Thursday, December 18, 2014

Thank You DPU for All That You Do!

Without the Department of Public Utilities...

Our streets would be dark and dangerous

Our drinking water would be dirty and unhealthy

Our houses would be cold, without natural gas heat or hot water

Our raw sewage would run through the streets and cause disease

Our river would be dirty and polluted!

Thank you DPU, for all that you do!

Tuesday, December 16, 2014

Lightning Strikes Can Cause Gas Leaks Through Corrugated Stainless Steel Tubing

If your home or business was built after 1990 or you had work done to your natural gas system, it's likely that corrugated stainless steel tubing (CSST) was installed.

If lightning strikes a structure containing CSST, there is a risk it can travel along the structure's natural gas piping system and cause a leak, or in some cases, even a fire.

CSST does not connect directly to appliances, but runs through a home or business, sometimes under floors, along sidewalls, or in the attic. It is a flexible, stainless steel pipe and often has a yellow, or sometimes black, casing.

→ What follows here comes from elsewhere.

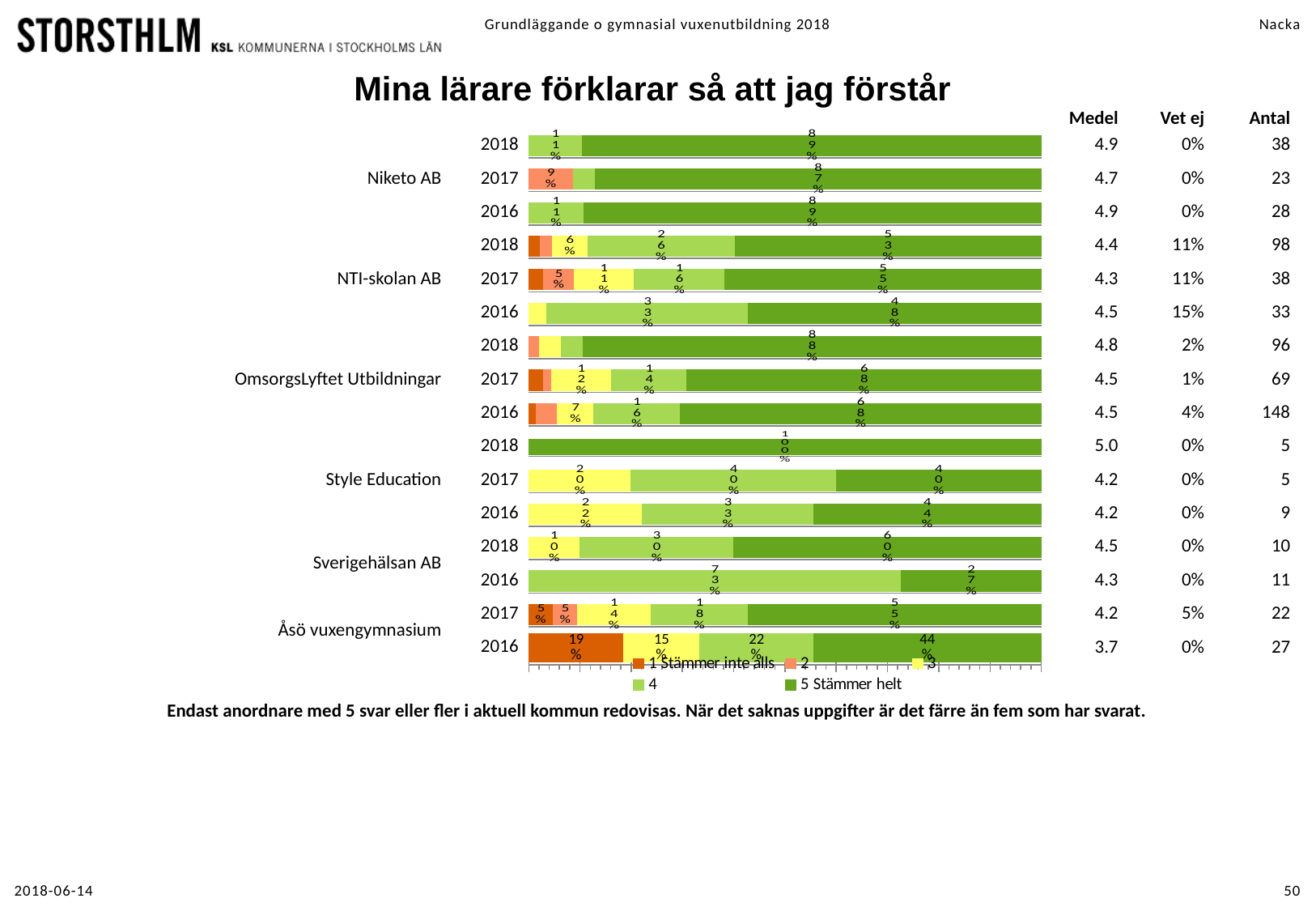
What is the '1 Stämmer inte alls' value for Åsö vuxengymnasium in 2016? 19% Which response category has the largest share in the Åsö vuxengymnasium 2016 bar? 5 Stämmer helt What share of the Style Education 2018 bar is '5 Stämmer helt'? 100% For Åsö vuxengymnasium 2016, what is the difference between the '5 Stämmer helt' value and the '1 Stämmer inte alls' value? 25 percentage points What is the '5 Stämmer helt' value for NTI-skolan AB in 2018? 53% What kind of chart is shown on the slide? bar chart For Style Education 2017, which is larger: the value for series '4' or for series '3'? 4 How many bars are plotted in the chart? 16 What is the title of the chart? Mina lärare förklarar så att jag förstår How many series does the chart legend list? 5 What is the '5 Stämmer helt' value for Niketo AB in 2018? 89% What is the value of series '4' for Sverigehälsan AB in 2016? 73%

CSST gas piping systems should be bonded to the electrical service grounding system at the point where the gas service enters the building. The bonding jumper should not be smaller than a 6 AWG copper wire or equivalent.

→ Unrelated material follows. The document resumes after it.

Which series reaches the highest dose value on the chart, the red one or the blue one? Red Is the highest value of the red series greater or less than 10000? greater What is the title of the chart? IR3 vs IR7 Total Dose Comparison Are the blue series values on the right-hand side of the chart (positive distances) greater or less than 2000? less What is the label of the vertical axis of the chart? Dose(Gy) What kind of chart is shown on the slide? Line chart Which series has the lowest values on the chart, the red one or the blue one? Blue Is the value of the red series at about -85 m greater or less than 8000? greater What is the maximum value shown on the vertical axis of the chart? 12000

If you find CSST in your home or business, it is recommended that you contact a licensed electrician to make sure it is properly bonded and grounded. If you are unsure whether your building contains CSST, contact a building inspector for a professional inspection.

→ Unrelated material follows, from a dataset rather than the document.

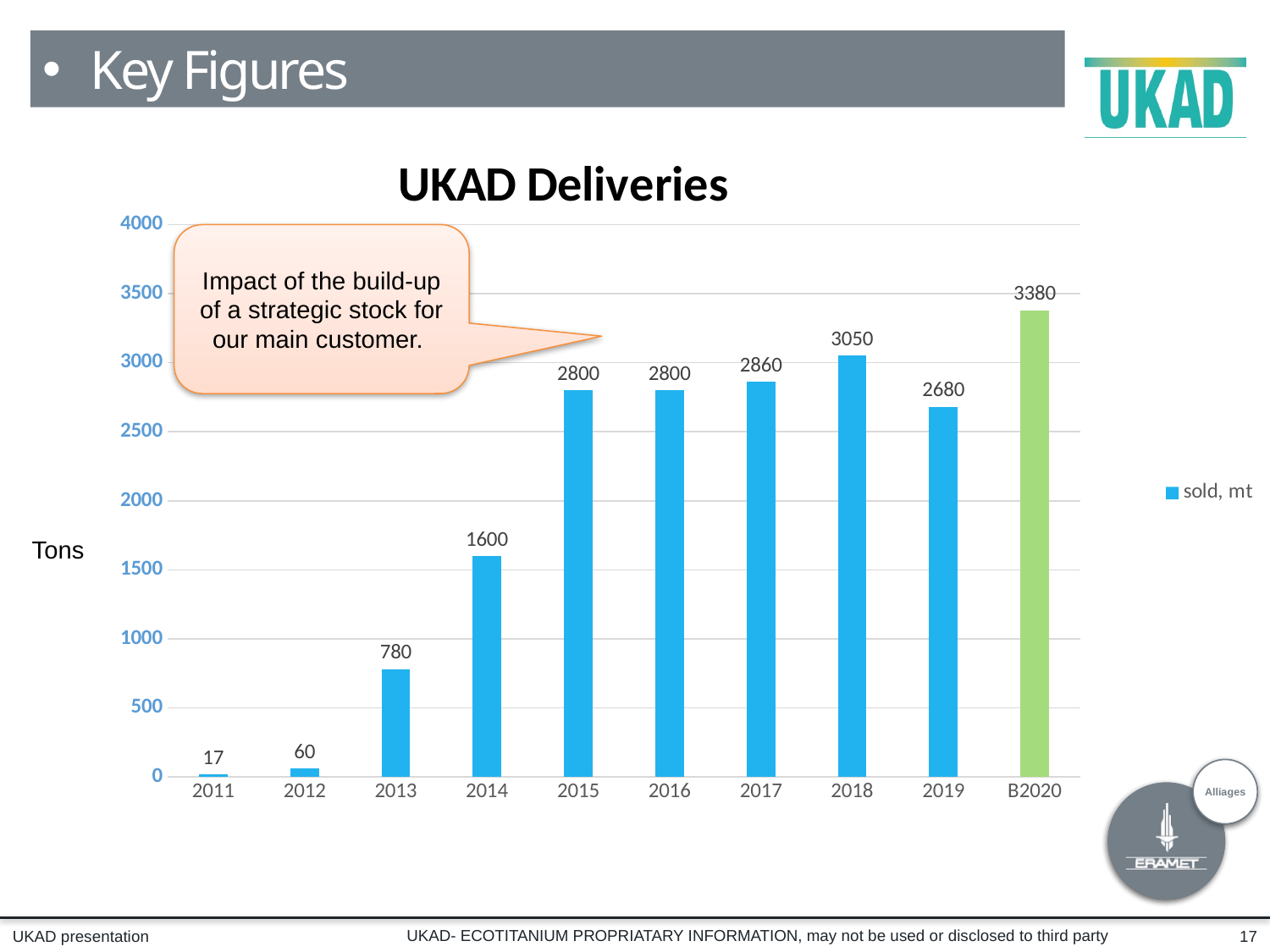
What is the value for 2013 in the UKAD Deliveries chart? 780 Which category has the highest value in the UKAD Deliveries chart? B2020 How many categories are shown on the x axis of the UKAD Deliveries chart? 10 Do the values in the UKAD Deliveries chart rise or fall from 2011 to 2018? rise What is the value for 2018 in the UKAD Deliveries chart? 3050 How many series does the legend of the UKAD Deliveries chart list? 1 What is the legend entry in the UKAD Deliveries chart? sold, mt Which is larger in the UKAD Deliveries chart, the value for 2017 or the value for 2019? 2017 What is the difference between the values for 2018 and 2019 in the UKAD Deliveries chart? 370 What is the value for B2020 in the UKAD Deliveries chart? 3380 Which category has the lowest value in the UKAD Deliveries chart? 2011 What kind of chart is the UKAD Deliveries chart? bar chart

Happy Anniversary, Safe Drinking Water Act

Dec. 16 is the 40th anniversary of the Safe Drinking Water Act (SDWA), a federal law passed to ensure the quality of drinking water in America. Under the SDWA, the Environmental Protection Agency sets standards for drinking water quality and oversees those who implement those standards, including us, the Department of Public Utilities.The SDWA was passed on Dec. 16, 1974 to protect the public health by regulating the nation's drinking water supply. It has been amended in 1986 and 1996. It does NOT regulate private wells that serve fewer than 25 individuals, or to bottled water.

There are a number of threats to drinking water: improperly disposed of chemicals; animal wastes; pesticides; human wastes; wastes injected deep underground; and naturally-occurring substances can all contaminate drinking water. Likewise, drinking water that is not properly treated or disinfected, or which travels through an improperly maintained distribution system, may also pose a health risk.